Aren’t youth sports wonderful? Where else do parents get to teach kids good old-fashioned values like teamwork, fair play, sportsmanship—and punching someone out over a meaningless game?If you don’t believe me, just look at the recent headlines. Last March in Greenwich Township, New Jersey, a community league basketball game for girls ages 10 and 11 ended with one angry father reportedly kicking the wife of the winning team’s coach. Witnesses say the meltdown began when a woman in the crowd began taunting players. That same month, a hockey dad in Westborough, Massachusetts, was arrested for allegedly kicking and punching a 10-year-old boy on his son’s opposing team. In June, a St. Paul, Minnesota, father was charged with making “terrorist threats” after, prosecutors say, he promised to shoot the coach of his 12-year-old son’s baseball team “like a dog.” The man explained to a local paper that he began arguing with the coach (he denies threatening to shoot him) because he wanted to protect his son from the trauma he felt as a child when a coach told him he was worthless.
Protection? Try mortification. This sort of Little League rage—grown men decking little boys, mothers taunting girls on an opposing team—has children watching their parents act like juvenile delinquents.

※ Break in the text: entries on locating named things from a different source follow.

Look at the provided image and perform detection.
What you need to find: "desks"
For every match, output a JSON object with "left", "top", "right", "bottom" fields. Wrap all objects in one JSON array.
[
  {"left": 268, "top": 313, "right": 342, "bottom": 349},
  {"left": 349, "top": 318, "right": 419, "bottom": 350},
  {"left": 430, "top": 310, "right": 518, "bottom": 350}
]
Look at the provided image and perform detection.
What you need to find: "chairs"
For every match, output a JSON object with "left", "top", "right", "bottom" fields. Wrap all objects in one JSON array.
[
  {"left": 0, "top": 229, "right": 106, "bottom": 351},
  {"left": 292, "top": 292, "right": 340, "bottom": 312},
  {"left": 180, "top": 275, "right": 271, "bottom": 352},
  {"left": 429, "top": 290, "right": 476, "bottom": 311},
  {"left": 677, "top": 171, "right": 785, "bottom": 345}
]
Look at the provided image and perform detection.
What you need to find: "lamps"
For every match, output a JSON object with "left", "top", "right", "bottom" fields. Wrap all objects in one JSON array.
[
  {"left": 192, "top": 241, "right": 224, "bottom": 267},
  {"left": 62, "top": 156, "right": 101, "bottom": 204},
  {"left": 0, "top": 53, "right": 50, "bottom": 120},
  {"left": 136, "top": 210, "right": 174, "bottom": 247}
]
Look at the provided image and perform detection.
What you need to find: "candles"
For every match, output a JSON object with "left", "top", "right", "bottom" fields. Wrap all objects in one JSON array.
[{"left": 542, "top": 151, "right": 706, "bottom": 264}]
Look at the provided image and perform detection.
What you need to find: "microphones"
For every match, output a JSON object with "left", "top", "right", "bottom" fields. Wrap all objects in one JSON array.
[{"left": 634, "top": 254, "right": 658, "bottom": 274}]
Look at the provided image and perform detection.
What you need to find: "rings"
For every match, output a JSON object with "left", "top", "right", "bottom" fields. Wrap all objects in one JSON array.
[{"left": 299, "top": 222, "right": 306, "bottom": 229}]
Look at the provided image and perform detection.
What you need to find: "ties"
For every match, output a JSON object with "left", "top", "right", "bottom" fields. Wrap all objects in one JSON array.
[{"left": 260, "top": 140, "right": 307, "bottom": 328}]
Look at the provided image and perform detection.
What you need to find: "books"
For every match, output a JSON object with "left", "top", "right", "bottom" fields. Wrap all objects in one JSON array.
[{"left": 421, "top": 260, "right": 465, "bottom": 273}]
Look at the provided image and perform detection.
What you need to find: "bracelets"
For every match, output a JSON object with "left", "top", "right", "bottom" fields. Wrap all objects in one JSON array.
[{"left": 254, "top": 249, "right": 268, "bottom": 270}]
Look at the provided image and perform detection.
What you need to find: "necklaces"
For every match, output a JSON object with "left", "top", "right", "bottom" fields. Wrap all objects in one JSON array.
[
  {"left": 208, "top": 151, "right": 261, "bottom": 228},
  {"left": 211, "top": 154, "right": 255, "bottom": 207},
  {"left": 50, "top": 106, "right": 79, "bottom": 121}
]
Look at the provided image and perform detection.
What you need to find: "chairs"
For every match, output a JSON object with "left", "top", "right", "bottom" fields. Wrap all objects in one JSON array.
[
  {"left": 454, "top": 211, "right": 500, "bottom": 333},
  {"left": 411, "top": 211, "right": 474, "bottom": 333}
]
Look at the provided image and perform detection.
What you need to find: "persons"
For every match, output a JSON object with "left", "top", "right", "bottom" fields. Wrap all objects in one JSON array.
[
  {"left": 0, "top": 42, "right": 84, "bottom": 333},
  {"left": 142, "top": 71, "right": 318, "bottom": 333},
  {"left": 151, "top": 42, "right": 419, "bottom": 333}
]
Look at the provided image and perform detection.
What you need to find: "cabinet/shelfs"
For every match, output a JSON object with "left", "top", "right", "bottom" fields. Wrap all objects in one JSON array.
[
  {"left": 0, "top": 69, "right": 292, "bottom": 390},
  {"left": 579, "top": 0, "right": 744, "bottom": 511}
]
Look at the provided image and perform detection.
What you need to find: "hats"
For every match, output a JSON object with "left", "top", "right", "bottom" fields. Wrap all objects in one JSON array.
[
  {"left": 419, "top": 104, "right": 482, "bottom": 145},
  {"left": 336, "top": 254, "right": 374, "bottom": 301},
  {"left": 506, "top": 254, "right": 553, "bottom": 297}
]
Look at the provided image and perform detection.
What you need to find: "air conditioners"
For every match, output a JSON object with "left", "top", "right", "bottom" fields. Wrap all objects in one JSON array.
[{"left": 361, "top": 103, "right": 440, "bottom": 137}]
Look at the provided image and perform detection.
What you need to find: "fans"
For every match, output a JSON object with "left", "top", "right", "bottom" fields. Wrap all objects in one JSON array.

“It’s getting worse. We’re seeing more and more of it,” says William Pollack, a Harvard University professor who specializes in child psychology. A recent study by Blue Cross and Blue Shield of Minnesota canvassed parents of teenage children in that state and found that among those who had attended a youth sporting event the previous year, nearly three-quarters had witnessed other parents being “verbally abusive.” A stunning one in seven said they’d seen an actual “physical altercation” involving a parent.
Sure, parents have blown their tops at the ballpark for as long as kids have played sports. But we shouldn’t be surprised that it’s happening more often, since the anything-goes culture accepts boorish, in-your-face behavior—especially among the college and professional athletes we idolize.
Experts suggest other causes, too, beyond our questionable role models. Pollack points to more “intense” parenting today. Everything from the scramble for precious athletic scholarships to our obsession with creating the perfect childhood is pushing moms and dads to new extremes. “It’s a highly pressurized environment and a sad commentary on our times,” says Bruce Svare, a professor at the University at Albany who has studied the psychology of youth sports.